Le chien fourbu s’arrête tous les dix pas ; assis sur son derrière, il tourne la tête vers moi, ses yeux inquiets m’interrogent et semblent dire :
— On va donc encore plus loin ?
Péniblement, il se soulève, repart… Nouvelle station, nouveau regard, nouvel appel…
Je saisis la bête par la peau du cou, je la hisse et la place en travers de ma selle, devant moi.
Soudain, je sens une impression très douce à ma main gauche. A petits coups de langue, Fjord me dit : merci.
A droite, deux lacs : deux émeraudes. Mais la brume monte avec nous. Elle nous entoure, elle nous enveloppe, elle nous prend ; nous la voyons courir à ras de terre. Nous allons au petit bonheur, à tâtons. Puis, sans raison, elle s’en va et j’ai devant les yeux le spectacle le plus poignant qui soit.
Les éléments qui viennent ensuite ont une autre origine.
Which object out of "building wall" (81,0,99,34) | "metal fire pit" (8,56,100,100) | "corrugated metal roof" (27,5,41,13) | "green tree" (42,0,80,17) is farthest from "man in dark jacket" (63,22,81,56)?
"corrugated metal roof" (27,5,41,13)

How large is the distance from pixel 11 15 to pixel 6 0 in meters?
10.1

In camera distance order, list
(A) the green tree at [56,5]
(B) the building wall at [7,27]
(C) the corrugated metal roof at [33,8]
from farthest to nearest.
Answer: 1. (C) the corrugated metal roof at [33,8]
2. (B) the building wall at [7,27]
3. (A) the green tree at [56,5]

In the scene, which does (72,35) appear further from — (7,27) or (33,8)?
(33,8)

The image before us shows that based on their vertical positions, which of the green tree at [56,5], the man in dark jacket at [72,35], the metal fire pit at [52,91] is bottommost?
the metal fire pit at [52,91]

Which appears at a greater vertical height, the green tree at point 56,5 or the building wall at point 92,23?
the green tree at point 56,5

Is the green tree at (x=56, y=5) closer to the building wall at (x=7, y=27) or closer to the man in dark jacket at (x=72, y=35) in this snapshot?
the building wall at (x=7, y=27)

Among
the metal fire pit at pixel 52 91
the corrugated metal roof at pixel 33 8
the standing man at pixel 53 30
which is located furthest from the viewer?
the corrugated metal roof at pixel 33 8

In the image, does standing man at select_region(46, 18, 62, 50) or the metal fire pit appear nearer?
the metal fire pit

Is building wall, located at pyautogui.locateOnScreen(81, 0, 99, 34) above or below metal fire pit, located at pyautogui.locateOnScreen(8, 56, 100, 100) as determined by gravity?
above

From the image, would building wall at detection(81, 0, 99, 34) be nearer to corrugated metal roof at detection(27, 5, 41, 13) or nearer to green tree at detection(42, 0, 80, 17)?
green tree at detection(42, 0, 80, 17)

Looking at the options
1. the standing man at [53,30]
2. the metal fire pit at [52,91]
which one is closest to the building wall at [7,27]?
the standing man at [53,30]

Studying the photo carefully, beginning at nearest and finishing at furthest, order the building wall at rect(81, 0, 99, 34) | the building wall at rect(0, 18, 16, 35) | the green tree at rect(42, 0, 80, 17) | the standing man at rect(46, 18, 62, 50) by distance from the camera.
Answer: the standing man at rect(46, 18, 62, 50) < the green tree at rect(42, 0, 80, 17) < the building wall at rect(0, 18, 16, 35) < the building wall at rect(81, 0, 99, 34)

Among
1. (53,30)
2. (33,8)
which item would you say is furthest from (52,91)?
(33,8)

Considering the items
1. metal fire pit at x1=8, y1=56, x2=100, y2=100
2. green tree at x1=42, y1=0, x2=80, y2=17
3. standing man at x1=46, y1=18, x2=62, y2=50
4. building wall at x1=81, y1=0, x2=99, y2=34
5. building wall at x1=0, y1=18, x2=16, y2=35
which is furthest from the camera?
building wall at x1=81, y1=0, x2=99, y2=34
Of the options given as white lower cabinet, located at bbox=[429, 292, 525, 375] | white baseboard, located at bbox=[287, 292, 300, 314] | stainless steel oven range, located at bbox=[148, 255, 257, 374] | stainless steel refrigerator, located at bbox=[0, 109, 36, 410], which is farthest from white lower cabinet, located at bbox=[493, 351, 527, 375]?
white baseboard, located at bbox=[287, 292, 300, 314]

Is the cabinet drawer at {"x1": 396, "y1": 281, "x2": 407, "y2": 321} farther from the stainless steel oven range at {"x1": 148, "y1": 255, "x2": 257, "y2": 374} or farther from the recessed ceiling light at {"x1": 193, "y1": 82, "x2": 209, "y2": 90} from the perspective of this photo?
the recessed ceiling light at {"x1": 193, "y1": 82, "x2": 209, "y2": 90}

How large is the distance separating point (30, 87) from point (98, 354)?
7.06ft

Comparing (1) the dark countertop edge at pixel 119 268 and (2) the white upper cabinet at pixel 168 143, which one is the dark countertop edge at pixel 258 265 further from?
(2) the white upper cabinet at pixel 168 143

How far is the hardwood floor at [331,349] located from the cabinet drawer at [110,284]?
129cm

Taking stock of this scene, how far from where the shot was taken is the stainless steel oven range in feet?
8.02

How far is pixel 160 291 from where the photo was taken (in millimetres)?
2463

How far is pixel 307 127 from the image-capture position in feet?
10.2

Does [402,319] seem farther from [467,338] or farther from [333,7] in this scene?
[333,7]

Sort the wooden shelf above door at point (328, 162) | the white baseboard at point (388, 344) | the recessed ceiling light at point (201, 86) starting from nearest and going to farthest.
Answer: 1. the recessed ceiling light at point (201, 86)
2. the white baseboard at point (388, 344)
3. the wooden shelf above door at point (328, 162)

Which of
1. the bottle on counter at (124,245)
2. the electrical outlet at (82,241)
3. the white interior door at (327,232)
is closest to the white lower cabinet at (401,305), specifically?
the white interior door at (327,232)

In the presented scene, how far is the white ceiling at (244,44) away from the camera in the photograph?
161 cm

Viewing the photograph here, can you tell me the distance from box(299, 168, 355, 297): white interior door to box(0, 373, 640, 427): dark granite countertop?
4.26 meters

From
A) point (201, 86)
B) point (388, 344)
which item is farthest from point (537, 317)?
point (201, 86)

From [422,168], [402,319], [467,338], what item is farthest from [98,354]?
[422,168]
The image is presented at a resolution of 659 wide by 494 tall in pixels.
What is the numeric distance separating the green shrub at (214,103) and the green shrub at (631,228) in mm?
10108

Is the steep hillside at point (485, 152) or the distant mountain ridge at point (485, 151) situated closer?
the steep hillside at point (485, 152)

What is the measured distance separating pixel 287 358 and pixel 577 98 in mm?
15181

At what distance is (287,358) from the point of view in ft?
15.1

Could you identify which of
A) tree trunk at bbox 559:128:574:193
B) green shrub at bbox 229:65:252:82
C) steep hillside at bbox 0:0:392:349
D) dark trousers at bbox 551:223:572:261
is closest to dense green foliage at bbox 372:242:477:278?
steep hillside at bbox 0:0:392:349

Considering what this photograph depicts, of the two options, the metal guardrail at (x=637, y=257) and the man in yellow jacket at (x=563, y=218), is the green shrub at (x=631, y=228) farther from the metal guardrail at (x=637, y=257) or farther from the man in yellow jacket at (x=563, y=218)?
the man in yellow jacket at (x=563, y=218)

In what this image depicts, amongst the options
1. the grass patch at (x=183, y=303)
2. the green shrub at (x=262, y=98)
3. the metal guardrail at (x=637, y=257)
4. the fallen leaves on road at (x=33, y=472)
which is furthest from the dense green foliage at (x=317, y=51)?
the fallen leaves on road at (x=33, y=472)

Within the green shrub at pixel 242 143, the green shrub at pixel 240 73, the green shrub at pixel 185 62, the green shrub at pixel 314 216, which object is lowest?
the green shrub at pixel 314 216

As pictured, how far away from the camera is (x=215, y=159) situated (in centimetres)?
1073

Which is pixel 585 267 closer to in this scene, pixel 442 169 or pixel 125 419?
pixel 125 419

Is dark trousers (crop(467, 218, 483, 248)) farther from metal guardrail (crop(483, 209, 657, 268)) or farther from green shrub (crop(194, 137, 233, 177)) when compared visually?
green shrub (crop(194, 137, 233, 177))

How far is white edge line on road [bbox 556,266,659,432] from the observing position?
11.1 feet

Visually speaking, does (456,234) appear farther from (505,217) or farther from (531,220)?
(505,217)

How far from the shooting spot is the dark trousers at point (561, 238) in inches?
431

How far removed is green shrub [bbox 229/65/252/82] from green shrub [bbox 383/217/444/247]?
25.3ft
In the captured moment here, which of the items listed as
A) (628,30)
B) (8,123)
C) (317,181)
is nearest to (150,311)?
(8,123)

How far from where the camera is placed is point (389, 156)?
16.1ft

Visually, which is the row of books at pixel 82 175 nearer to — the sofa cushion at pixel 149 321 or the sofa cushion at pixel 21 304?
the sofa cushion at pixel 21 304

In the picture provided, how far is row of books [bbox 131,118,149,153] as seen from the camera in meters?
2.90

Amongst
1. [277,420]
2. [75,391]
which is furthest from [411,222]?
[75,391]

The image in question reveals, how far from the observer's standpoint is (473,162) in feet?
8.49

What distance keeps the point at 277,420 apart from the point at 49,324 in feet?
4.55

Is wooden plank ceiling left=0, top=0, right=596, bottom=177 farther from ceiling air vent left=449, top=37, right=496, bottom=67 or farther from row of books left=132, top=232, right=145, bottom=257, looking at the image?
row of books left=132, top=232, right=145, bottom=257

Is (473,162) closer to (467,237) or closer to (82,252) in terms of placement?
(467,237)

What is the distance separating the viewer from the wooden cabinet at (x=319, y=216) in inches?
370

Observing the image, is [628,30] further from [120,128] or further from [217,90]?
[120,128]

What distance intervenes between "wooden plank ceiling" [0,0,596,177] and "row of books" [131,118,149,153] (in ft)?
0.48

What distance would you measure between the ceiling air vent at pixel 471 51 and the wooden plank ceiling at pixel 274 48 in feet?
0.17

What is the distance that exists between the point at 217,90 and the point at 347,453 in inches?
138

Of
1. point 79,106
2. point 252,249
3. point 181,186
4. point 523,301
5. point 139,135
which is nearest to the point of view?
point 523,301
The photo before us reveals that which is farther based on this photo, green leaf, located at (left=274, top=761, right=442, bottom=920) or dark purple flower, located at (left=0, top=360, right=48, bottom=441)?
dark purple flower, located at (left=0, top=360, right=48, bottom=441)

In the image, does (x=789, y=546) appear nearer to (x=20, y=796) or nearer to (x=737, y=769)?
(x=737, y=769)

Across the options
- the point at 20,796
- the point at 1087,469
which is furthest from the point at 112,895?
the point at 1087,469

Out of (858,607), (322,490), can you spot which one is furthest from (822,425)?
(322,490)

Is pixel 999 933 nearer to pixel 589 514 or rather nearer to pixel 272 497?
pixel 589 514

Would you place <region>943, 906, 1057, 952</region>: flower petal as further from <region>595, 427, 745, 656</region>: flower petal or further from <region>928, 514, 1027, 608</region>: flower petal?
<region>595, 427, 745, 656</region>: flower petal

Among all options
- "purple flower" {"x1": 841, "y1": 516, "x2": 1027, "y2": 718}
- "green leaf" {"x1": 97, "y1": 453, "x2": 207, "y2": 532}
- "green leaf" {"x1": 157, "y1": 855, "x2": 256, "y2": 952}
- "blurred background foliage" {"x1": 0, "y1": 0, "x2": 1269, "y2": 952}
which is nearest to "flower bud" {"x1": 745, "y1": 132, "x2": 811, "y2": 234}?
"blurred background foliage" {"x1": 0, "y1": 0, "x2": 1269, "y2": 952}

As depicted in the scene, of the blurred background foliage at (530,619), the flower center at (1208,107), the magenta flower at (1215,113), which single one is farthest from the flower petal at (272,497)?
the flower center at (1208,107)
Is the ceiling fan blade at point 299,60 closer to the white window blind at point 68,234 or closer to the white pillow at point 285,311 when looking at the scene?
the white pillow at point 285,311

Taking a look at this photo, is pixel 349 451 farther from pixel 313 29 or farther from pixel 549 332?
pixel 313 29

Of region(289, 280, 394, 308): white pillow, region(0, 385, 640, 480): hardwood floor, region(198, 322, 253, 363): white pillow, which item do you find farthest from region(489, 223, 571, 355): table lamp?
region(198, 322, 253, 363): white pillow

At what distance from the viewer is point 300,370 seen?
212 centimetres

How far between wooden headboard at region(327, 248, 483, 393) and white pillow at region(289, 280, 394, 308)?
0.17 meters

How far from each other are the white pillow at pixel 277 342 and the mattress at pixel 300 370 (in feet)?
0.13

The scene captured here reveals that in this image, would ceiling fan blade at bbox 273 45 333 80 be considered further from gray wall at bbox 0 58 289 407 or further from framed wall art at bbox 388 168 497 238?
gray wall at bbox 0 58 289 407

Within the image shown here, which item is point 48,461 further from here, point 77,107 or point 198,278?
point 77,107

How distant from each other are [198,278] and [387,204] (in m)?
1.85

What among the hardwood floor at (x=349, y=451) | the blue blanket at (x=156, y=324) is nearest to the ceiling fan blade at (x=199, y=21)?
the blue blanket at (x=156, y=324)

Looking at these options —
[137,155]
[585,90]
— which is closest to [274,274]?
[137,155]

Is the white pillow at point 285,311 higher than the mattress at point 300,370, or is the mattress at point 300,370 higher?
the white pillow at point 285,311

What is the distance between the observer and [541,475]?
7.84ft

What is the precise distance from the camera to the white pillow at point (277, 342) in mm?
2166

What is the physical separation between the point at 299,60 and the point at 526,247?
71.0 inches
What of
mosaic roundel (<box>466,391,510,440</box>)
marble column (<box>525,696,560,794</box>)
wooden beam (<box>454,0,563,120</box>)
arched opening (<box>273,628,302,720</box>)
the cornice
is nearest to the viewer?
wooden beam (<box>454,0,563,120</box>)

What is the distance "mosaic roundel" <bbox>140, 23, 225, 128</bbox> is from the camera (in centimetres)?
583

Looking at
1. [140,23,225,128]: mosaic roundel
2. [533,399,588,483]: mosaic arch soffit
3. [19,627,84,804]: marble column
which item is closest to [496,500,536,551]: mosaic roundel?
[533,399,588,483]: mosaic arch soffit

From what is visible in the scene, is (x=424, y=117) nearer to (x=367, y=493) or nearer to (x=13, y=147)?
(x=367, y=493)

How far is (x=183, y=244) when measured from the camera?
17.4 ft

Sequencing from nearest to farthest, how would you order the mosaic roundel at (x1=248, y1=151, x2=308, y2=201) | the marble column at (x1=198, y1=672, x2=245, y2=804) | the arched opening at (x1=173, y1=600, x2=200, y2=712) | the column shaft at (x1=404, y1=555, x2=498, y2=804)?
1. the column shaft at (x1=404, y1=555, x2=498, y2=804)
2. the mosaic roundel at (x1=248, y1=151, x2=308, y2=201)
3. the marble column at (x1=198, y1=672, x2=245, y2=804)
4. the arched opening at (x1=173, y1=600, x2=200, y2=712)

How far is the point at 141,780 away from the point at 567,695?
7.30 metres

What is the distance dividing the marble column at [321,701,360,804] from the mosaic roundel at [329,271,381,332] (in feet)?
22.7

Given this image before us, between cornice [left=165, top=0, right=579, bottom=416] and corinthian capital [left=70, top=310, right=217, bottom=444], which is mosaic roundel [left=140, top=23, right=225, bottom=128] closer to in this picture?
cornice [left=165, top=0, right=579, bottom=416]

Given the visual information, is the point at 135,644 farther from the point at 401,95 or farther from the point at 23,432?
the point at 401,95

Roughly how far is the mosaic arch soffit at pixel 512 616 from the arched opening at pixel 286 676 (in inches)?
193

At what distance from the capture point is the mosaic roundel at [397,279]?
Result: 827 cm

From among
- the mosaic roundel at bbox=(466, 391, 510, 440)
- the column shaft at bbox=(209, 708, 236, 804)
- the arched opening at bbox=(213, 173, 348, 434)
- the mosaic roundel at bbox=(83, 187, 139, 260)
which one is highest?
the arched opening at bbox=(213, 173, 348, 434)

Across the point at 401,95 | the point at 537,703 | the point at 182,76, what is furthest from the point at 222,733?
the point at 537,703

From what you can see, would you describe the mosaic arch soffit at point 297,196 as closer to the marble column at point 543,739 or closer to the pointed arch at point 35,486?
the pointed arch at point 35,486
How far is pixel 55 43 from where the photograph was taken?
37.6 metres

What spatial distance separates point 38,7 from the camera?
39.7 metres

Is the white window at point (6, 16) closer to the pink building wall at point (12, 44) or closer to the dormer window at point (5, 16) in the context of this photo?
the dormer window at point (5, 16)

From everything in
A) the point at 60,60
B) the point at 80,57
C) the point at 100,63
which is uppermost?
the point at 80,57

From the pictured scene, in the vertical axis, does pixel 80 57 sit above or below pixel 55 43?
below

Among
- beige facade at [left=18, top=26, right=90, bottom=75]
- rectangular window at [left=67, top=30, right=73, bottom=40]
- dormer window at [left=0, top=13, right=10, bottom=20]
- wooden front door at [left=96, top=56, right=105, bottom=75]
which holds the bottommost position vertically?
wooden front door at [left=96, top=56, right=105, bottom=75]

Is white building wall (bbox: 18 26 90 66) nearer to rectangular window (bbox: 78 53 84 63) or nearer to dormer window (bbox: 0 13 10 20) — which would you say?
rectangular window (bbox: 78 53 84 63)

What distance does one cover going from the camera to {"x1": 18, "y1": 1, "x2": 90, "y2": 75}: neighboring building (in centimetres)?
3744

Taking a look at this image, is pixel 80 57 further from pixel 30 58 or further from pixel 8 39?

Je suis au haut du mont. A mes pieds, le fleuve décrit un gigantesque huit ; la vallée, très fertile, est tachetée de carrés verts. Entre les deux boucles du fleuve, le baer, endormi.
Fermant la vallée, une muraille se dresse, couleur de rouille, et sur la muraille, à l’horizon, le soleil roule sa boule énorme et sans rayons, et, au-dessus du soleil, il y a le cercle impeccable de la lune.
La descente s’accomplit, périlleuse, en lacet ; parfois la montagne est à pic. Les chevaux surmenés donnent un suprême effort ; la prairie les attire. Les pauvres bêtes n’ont rien dans le ventre depuis le matin.
Le chien fourbu s’endort à mes pieds, tandis que je griffonne ces notes, mon carnet sur les genoux.
Einar est allé réveiller l’hôte, mais pour entrer il faut passer le fleuve à gué.
En selle, les chevaux renâclent ; enfin ils se décident.
La servante est déjà debout et la table dressée lorsque j’arrive.
Ivre de fatigue, je m’écroule et je dors.
C’est dimanche. Une matinée de repos.
L’église de Bolstadarhlid est en fête. On doit y célébrer l’office aujourd’hui.
Au trot d’un robuste poney, le pasteur arrive. C’est un bon gros, habillé de toile brune, le ventre en proue, le cheveu rare ; il a la trogne illuminée d’un personnage de Teniers.
Sans cérémonie, il s’installe à ma table, étale ses courtes jambes, tire sa pipe, tapote deux ou trois fois la table, puis, les yeux au plafond, les mains croisées, la pipe au bec, M. le pasteur prépare son prêche.
La fumée lui fait une auréole.
Les fidèles dévalent de toutes les sentes montagnardes. Il en vient de partout.
L’heure de l’office est élastique et approximative. On commence quand tout le monde est arrivé.
Les femmes en amazone ont l’air de paquets endimanchés ; celles qui montent « en garçon » sont plus délurées, plus crânes. Les grosses mères sont installées sur des selles-fauteuils dont il faut les déjucher non sans encombre.
Un clair soleil anime toutes choses, les eaux, la prairie, et les yeux des filles qui, sournoises, regardent en dessous le « Frankman ».
Il est trois heures et la cérémonie n’est pas commencée. Tant pis, je me passerai du sermon.
— A cheval, ami Einar. Nous avons devant nous trente-cinq kilomètres.
— Oui, monsieur.
— Go.
Quelques jeunes garçons nous accompagnent pour nous faire honneur, certes, mais aussi pour avoir le plaisir de caracoler devant les filles qui nous regardent partir.
Au premier détour, ils nous saluent et tournent bride.
Nous suivons la vallée de la Blanda (le fleuve blanc) qui doit nous mener à Blondüos, un port minuscule qui range ses quelques maisons sur les bords mêmes de l’océan Glacial.